• **EXERCISES TO COMPLETE**:
A – List the government agencies that the article on hospital working conditions says the Control Yuan resolution censured.
B – Pick up the article on hospital working conditions after its final sentence and write a continuation.

• **DOCUMENT TEXT**:

The working conditions of medical personnel, particularly of nurses, has come into the spotlight after the Control Yuan passed a resolution on Tuesday censuring three government agencies for harsh working conditions at hospitals.
After nearly a year of investigations, a panel of Control Yuan members said in the resolution that the Executive Yuan, the Department of Health and the Council of Labor Affairs should be blamed for sweatshop working conditions at government-run hospitals.
The resolution traced the root cause back to the Executive Yuan’s failure to adopt complementary measures to meet hospitals’ special manpower needs when it implemented the five-day working week in the early 2000s.
Photo: Wang Min-wei, Taipei Times
As a result, government-run hospitals have since faced a 9 percent manpower shortage, which has led to a heavy work burden for hospital staff, nurses in particular, the resolution said.
As the issue involves national security, relevant government agencies should take it seriously, the Control Yuan said in its resolution.
Yin Jeo-chen (尹祚芊), who headed the nursing department at Taipei Veterans General Hospital before serving as a Control Yuan member, said more than 30 percent of hospitals have failed to pass annual labor management inspections in the past four years.
“It is extremely regrettable that the labor council has failed to take any steps to improve the situation,” the resolution said.
Yin said the five-day working week and a flawed payment system under the National Health Insurance System have led to manpower shortages at public hospitals which led to staff being overworked.
“A nurse at a state-run hospital usually has to look after 13.5 patients on average,” Yin said, adding that nurses often need to work four to five hours overtime a day.
Such a situation not only endangers patients’ lives, but it also affects nurses’ health, Yin said.
While enduring long working hours, nurses are also terribly underpaid, the resolution said, adding that the Department of Health should be held accountable for dragging its feet on revising hospital management regulations.

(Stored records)
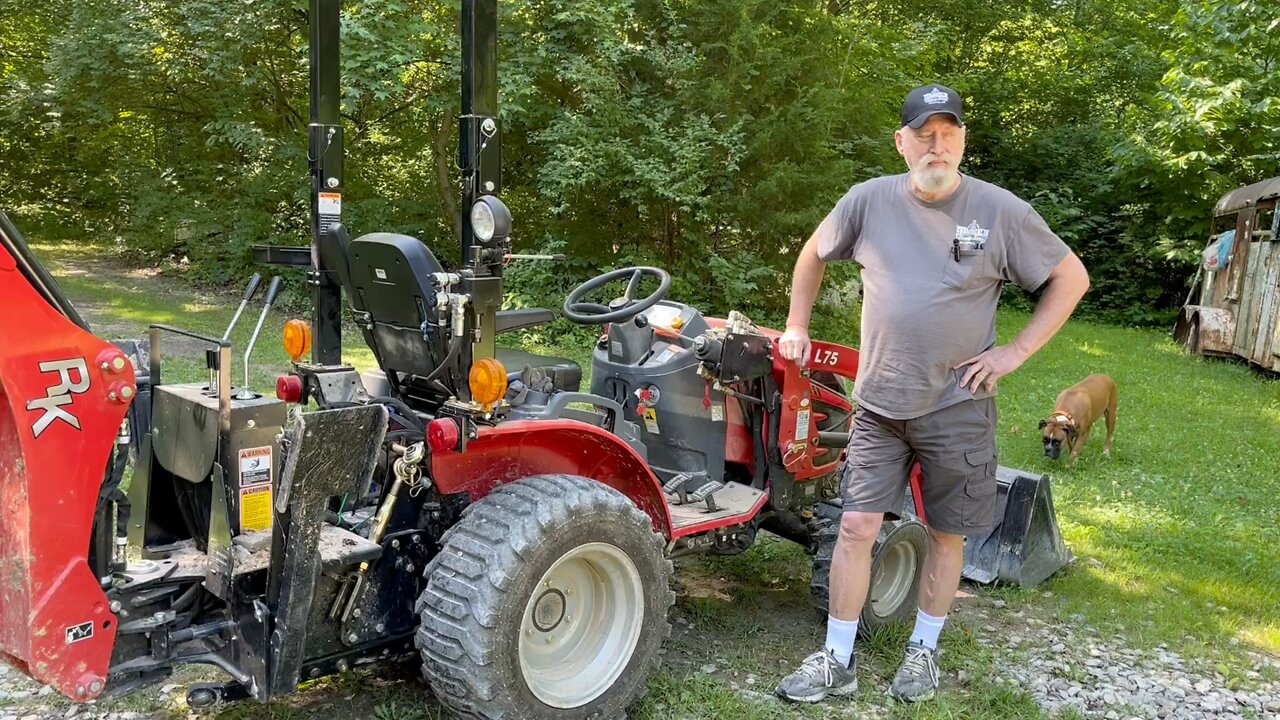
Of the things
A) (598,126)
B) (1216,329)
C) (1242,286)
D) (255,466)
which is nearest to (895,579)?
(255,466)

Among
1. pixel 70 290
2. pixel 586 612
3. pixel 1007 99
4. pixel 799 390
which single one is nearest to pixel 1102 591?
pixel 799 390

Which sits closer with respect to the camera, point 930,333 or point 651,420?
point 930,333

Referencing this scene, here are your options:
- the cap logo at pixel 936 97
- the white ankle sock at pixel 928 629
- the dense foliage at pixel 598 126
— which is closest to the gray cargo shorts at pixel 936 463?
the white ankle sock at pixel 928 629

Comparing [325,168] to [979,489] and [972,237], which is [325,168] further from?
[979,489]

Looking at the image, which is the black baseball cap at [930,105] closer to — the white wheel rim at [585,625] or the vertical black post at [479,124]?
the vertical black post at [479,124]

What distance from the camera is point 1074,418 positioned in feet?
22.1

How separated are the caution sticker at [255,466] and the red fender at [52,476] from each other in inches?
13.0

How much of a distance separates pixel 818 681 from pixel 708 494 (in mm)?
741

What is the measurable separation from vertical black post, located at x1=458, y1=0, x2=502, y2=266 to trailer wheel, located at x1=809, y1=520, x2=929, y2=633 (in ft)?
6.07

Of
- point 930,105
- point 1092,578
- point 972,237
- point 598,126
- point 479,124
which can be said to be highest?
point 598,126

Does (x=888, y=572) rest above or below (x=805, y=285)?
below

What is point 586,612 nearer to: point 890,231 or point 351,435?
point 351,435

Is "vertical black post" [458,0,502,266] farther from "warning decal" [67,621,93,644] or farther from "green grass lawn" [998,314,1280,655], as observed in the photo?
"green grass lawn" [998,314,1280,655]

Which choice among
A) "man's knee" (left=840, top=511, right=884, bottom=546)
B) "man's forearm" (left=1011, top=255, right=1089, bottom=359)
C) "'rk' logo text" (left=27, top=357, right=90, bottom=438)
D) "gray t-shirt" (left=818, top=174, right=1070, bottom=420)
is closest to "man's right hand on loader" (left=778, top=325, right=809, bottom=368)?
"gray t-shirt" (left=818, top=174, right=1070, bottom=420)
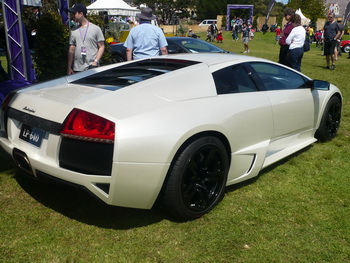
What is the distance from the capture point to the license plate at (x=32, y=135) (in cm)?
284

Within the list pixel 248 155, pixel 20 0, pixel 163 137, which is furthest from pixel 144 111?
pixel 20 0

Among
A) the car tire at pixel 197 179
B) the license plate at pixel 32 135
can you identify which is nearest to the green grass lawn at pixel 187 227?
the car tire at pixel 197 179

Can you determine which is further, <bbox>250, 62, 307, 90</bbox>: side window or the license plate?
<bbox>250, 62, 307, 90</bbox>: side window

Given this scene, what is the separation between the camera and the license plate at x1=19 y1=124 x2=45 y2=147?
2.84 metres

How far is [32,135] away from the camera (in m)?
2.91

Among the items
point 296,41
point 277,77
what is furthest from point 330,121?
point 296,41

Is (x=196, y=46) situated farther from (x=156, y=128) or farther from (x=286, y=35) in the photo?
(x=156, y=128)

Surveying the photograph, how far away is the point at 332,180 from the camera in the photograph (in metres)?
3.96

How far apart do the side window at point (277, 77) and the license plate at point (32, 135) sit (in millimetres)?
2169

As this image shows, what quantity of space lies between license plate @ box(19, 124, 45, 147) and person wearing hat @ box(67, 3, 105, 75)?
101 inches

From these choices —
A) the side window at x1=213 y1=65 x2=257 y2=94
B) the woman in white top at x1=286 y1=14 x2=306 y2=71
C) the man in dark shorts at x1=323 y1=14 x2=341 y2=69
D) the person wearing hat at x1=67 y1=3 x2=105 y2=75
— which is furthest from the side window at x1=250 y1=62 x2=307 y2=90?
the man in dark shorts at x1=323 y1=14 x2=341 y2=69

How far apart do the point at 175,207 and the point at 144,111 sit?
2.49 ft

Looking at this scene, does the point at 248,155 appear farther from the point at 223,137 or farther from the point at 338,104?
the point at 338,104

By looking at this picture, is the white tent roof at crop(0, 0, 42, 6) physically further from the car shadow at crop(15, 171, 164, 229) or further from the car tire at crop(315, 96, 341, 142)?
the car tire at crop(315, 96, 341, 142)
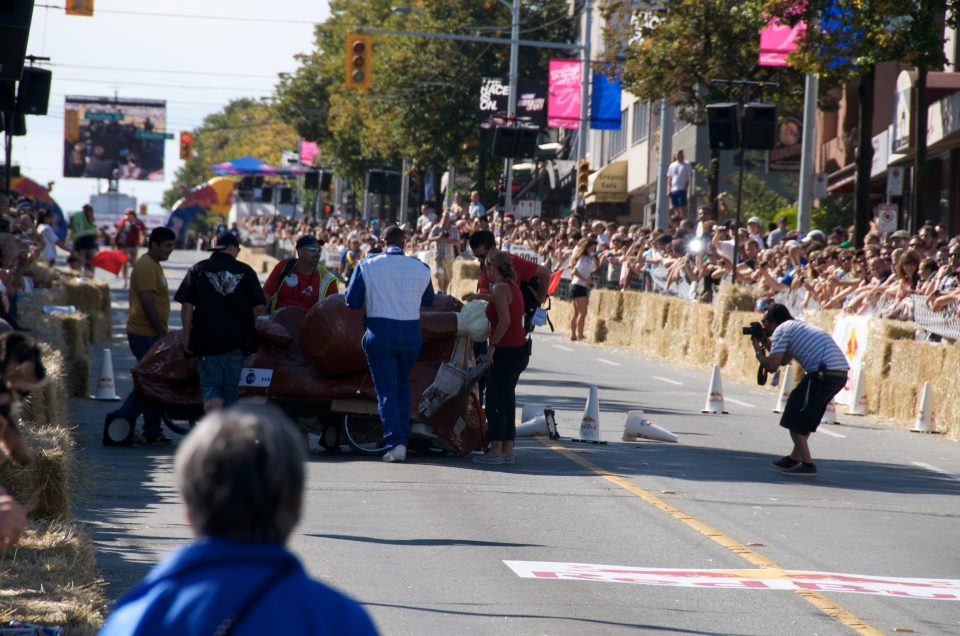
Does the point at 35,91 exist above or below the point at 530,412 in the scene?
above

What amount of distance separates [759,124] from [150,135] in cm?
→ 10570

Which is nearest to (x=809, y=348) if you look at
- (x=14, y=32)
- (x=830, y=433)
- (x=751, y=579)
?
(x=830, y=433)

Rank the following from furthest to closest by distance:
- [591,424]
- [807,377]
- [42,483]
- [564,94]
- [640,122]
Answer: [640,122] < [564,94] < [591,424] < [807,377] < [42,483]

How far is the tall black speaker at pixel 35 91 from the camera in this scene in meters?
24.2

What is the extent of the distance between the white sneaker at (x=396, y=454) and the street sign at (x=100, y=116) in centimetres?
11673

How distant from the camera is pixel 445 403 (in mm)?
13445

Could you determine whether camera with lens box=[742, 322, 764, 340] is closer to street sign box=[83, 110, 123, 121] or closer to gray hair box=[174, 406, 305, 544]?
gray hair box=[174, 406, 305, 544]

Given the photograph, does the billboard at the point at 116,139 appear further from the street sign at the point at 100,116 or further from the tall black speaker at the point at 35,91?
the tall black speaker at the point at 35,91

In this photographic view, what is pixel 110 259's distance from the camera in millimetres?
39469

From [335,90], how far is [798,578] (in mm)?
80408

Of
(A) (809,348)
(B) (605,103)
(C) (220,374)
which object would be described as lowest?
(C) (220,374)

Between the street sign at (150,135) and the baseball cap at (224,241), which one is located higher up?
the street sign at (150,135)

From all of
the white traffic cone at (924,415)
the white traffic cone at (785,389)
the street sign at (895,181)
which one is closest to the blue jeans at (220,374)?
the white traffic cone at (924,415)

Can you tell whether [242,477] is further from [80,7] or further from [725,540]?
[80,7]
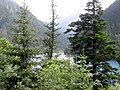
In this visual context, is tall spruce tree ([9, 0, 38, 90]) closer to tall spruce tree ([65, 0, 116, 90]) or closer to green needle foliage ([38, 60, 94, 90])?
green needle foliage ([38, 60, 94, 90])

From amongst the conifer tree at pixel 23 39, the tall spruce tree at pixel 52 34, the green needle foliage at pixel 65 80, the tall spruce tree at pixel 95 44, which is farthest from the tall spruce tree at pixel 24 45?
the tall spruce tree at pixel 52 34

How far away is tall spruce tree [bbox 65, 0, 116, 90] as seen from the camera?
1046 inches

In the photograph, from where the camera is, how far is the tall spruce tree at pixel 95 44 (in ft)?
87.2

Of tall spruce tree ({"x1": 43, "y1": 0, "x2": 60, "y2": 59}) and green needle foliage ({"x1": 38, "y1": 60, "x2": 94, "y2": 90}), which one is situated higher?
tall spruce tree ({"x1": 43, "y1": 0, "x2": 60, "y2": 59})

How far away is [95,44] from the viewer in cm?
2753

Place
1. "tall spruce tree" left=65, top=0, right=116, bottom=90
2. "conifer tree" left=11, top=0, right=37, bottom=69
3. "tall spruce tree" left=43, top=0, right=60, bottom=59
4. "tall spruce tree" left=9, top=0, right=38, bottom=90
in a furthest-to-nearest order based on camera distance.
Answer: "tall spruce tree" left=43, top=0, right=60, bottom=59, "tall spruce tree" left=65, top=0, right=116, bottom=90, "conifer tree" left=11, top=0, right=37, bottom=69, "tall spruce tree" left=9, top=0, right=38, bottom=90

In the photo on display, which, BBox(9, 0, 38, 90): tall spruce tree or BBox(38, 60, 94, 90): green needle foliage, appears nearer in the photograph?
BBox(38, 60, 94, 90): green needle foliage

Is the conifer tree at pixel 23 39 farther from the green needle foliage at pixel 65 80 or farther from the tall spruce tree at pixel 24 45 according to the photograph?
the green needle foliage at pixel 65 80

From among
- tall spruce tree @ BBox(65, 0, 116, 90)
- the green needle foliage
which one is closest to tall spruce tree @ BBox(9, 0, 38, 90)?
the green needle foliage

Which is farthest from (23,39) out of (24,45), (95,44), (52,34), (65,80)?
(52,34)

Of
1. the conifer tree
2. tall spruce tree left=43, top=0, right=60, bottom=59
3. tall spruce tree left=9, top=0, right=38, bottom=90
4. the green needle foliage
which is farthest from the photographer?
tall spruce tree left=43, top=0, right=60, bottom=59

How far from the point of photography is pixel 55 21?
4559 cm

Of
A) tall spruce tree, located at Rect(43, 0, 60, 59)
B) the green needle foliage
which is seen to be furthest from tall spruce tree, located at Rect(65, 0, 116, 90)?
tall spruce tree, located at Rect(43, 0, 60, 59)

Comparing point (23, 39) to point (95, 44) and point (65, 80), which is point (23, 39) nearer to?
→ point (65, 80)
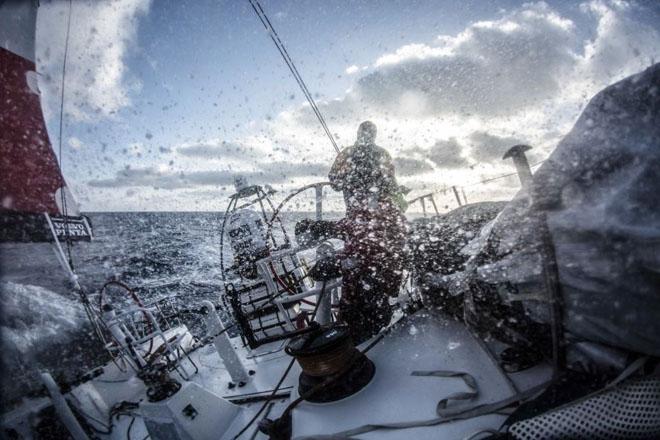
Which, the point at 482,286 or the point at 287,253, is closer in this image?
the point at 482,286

• **PER-TASK OUTPUTS**:
A –
- Executive Yuan
- Department of Health
- Council of Labor Affairs

B –
Meanwhile, Maggie Lin, a nurse, has uploaded an article on harsh working conditions to CNN’s iReport Web site entitled: The dark moment of nurses in Taiwan.
In it she complains about the miserable working conditions faced by herself and her colleagues. Her views reflect the Control Yuan panel’s findings.
Lin said in her article that the National Health Insurance System seems to have created a wonderful medical market where everyone can obtain treatment while paying low medical bills.
However, all hospitals are impaired by staff shortages and the government does not even recognize what the real problems are.
The National Health Insurance System has resulted in low salaries for nurses, longer working hours, some without pay, and a high nurse-to-patient ratio, she added.
Responding to the Control Yuan censure, Chen Hui-ling (陳慧玲), director of the Council of Laobor Affairs’ labor conditions department, said the council has worked out a timetable that requires medical and healthcare institutions to abide by the working conditions set forth in the Labor Standards Act (勞動基準法).
The Department of Health said it has unveiled new management rules that demand medical institutions increase the number of doctors and nurses working each shift.